Problem requirements:
Below are records. Transcribe exactly the lines from the one that contains "Bed With Mattress" through the last line, leaving any pictures out.

Exercise inputs:
-- Opening Marker --

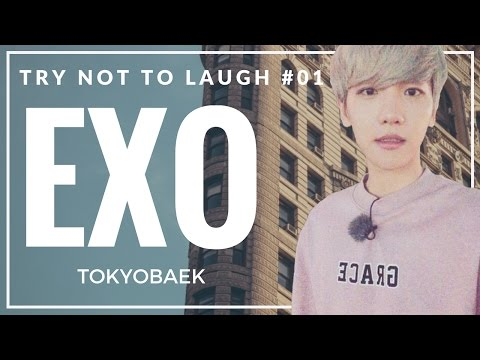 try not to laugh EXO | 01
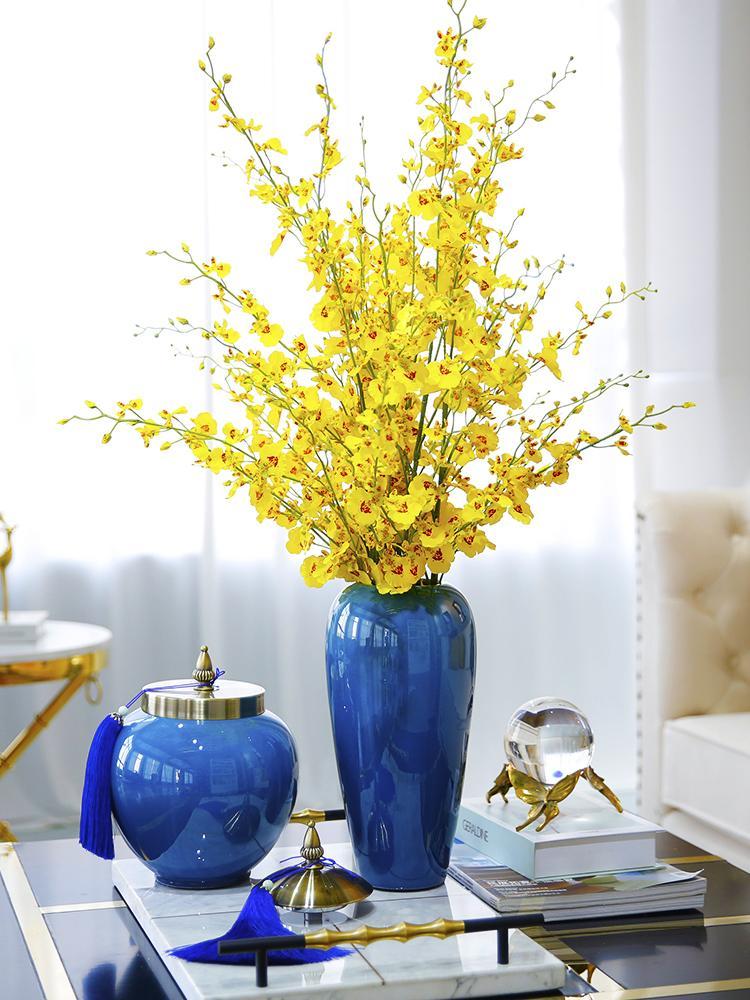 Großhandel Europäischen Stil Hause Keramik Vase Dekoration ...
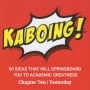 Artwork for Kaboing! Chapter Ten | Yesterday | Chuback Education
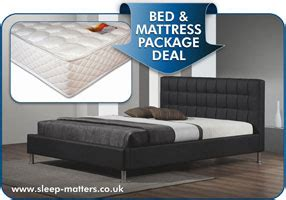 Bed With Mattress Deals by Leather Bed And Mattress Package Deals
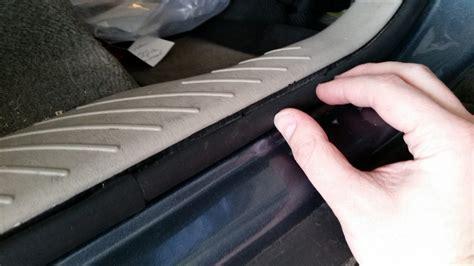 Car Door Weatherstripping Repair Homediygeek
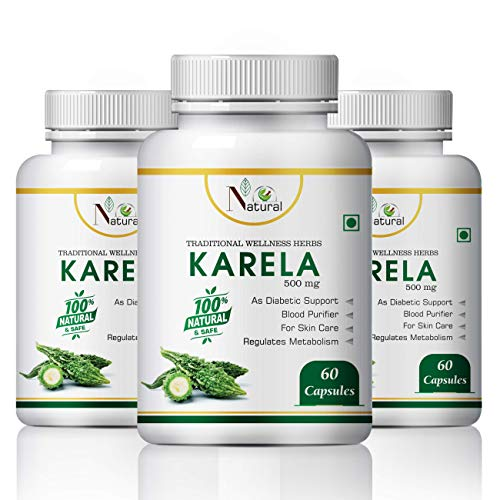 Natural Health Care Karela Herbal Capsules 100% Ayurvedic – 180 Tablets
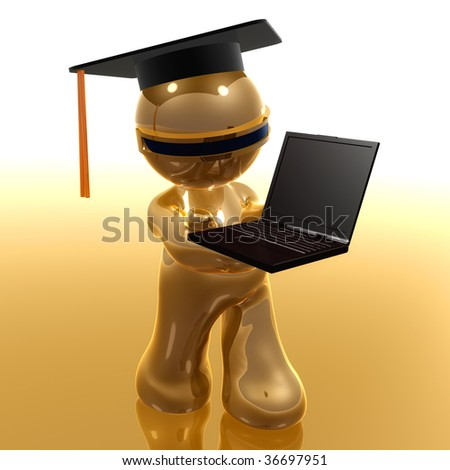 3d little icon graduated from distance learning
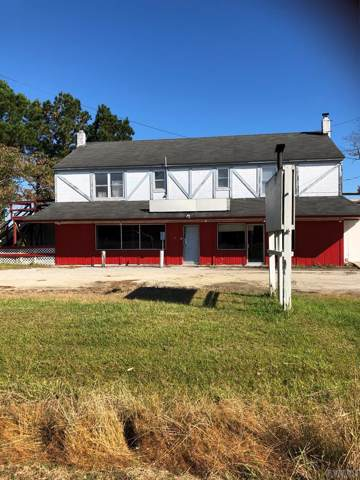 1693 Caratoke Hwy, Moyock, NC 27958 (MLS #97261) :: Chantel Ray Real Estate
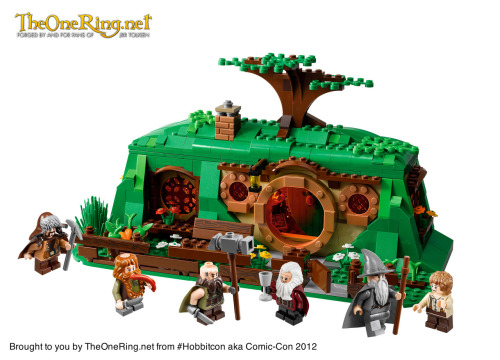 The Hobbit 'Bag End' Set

-- Closing Marker --

Completed task:
 Bed With Mattress Deals by Leather Bed And Mattress Package Deals
 Car Door Weatherstripping Repair Homediygeek
 Natural Health Care Karela Herbal Capsules 100% Ayurvedic – 180 Tablets
 3d little icon graduated from distance learning
 1693 Caratoke Hwy, Moyock, NC 27958 (MLS #97261) :: Chantel Ray Real Estate
 The Hobbit 'Bag End' Set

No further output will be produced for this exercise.